In December 2021, Durga Puja in Kolkata got recognition in UNESCO’s List of Intangible Cultural Heritage of Humanity. It is celebrated at the same time as Navratri in other parts of India. Kolkata’s rich culture, vibrant life, festive mood, all comes alive during the Durga Puja, which makes it one of biggest festival celebrations in India and around the world.
Durga Puja is not very old, despite its growing popularity. Except the Sovabazar Rajbari pujo and some bonedi bari pujo (festivals in rich houses), most other pujo started during the later half of the British rule or after Indian independence. Many of them also played a part in India’s freedom struggle in uniting people of all religions and cultures across India. Today, Durga Puja has evolved into more than just a puja. It controls a chunk of tourism, commerce, economy, and also upholds the rich culture existing in the region.

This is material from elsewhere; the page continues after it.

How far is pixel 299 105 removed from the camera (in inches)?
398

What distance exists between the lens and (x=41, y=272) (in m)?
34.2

Durga Puja has its own charm in pandal hopping, its celebrations in localities, in uniting with members of the family living in distant lands. Durga Puja’s rituals, the message of victory of good over evil, women empowerment and women’s ability to manage multi-tasks at the same time, all these echo in the minds of Bengali people. The sound of dhak, the traditional instrument played in Bengal, the kash flower of autumn, the arrival of Maa Durga and departure through a procession, called bhasan, all form nostalgia for the Bengali people. Durga Puja is also the time every pandal competes with each other, bringing in new themes and decorations to attract more crowd, thus helping the art and craft culture of Bengal survive.
Historian Tapati Guha-Thakurta, in her book In the Name of the Goddess: The Durga Pujas of Contemporary Kolkata (2015), traced the evolution of traditional pujo to its modern-day forms. Beyond religious aspects, she aimed to highlight the creative, cultural, and social economy that the grand festival generates. It was with this acknowledgement that UNESCO, in December 2021, included the Durga Puja in its Lists of Intangible Cultural Heritage. Guha-Thakurta was the historian behind this coveted tag, chosen by the Ministry of Culture to bring to light that the 10-day festival is a multi-layered, dynamic, and an integral aspect of Kolkata’s socio-cultural and political landscape.